■ **Aim**
Rewrite the stretch from the line containing "As visible in" through the end of the records, keeping each request. Scale every coordinate in the answers by 0.55 and round to whole numbers, with halves going up.
+++ Dataset excerpts
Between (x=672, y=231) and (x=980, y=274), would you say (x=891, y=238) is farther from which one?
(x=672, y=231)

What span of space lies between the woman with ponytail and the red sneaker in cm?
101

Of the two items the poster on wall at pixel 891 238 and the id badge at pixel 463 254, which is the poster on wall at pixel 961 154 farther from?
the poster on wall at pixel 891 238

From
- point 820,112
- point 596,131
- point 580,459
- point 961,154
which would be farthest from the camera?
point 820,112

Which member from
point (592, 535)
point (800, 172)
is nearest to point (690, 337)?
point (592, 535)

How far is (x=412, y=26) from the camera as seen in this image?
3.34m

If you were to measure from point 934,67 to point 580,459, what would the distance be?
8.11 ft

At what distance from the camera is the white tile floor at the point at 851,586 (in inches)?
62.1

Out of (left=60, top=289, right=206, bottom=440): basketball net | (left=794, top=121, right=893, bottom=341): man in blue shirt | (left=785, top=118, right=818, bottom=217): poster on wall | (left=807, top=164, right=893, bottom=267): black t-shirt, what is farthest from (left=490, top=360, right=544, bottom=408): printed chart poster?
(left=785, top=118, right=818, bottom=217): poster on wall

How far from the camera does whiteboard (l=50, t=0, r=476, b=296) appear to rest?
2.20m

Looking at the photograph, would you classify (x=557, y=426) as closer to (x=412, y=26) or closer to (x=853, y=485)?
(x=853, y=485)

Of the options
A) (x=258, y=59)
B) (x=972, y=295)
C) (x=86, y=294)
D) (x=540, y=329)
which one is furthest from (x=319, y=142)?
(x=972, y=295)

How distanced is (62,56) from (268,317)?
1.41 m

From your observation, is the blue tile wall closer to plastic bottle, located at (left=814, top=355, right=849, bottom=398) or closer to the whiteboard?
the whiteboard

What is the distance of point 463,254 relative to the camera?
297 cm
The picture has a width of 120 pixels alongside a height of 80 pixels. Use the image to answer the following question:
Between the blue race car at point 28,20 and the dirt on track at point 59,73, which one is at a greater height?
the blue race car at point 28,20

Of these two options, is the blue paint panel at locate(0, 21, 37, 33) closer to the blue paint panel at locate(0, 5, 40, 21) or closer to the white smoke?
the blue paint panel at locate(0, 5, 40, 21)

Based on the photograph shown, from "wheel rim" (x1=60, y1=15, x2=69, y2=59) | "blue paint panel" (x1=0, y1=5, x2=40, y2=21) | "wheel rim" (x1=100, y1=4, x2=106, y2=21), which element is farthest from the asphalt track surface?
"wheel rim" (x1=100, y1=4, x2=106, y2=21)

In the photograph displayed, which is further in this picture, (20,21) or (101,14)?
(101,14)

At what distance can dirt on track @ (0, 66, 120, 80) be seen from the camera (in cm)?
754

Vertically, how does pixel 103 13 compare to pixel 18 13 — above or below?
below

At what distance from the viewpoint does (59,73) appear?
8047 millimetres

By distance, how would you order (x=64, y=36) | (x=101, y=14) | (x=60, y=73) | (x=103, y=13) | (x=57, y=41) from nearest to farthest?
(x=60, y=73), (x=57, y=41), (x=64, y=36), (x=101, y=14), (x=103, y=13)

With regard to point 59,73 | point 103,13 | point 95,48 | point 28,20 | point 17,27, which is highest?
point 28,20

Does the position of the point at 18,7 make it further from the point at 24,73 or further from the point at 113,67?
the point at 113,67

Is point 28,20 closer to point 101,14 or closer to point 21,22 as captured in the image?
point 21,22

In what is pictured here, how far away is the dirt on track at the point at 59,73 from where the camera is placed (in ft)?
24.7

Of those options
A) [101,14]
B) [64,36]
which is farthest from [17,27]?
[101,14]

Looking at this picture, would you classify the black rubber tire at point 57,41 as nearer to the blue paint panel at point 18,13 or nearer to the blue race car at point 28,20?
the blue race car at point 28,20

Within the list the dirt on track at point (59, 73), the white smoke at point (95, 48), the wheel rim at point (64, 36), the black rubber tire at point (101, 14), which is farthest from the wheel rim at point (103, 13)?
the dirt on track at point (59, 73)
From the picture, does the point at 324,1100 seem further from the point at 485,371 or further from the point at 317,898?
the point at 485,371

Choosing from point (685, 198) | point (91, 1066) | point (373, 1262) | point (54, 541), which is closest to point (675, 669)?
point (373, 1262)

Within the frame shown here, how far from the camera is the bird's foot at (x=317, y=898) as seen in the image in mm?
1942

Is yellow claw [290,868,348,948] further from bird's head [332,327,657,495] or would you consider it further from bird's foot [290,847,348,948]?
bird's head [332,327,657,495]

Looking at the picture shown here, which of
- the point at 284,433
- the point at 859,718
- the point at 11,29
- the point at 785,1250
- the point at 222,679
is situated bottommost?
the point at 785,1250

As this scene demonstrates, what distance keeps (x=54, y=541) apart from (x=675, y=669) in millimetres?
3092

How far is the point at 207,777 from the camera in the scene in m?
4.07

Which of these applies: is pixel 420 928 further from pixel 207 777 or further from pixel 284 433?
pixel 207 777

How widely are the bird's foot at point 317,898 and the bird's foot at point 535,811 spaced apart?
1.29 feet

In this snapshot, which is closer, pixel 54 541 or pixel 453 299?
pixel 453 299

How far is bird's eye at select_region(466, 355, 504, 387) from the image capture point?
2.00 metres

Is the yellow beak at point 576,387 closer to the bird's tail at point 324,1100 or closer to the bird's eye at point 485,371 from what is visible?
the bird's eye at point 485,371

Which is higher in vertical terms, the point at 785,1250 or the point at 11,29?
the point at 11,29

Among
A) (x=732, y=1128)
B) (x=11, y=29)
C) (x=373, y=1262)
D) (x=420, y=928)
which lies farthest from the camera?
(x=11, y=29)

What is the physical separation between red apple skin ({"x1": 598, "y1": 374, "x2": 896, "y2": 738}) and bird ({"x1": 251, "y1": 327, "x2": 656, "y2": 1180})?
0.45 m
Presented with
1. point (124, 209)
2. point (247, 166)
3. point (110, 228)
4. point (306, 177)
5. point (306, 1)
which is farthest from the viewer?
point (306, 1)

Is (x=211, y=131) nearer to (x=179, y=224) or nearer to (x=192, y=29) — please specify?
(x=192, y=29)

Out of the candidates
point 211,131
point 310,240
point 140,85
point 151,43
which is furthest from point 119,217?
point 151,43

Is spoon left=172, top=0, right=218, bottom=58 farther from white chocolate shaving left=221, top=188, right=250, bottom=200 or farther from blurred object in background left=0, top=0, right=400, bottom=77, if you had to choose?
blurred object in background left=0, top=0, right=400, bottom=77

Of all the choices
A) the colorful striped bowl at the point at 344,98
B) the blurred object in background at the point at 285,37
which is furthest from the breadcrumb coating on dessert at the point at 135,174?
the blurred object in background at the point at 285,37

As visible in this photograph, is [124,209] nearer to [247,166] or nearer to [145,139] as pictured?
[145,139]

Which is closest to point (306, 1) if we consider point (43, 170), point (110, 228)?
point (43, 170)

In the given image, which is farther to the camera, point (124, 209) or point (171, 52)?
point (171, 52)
++++++
■ **Finished answer**
As visible in this photograph, is [124,209] nearer to [247,166] or nearer to [145,139] as pictured?
[80,76]

Which is closest to point (306, 1) if we consider point (43, 170), point (110, 228)?
point (24, 94)

In the given image, which is farther to the camera, point (124, 209) or point (171, 52)?
point (94, 29)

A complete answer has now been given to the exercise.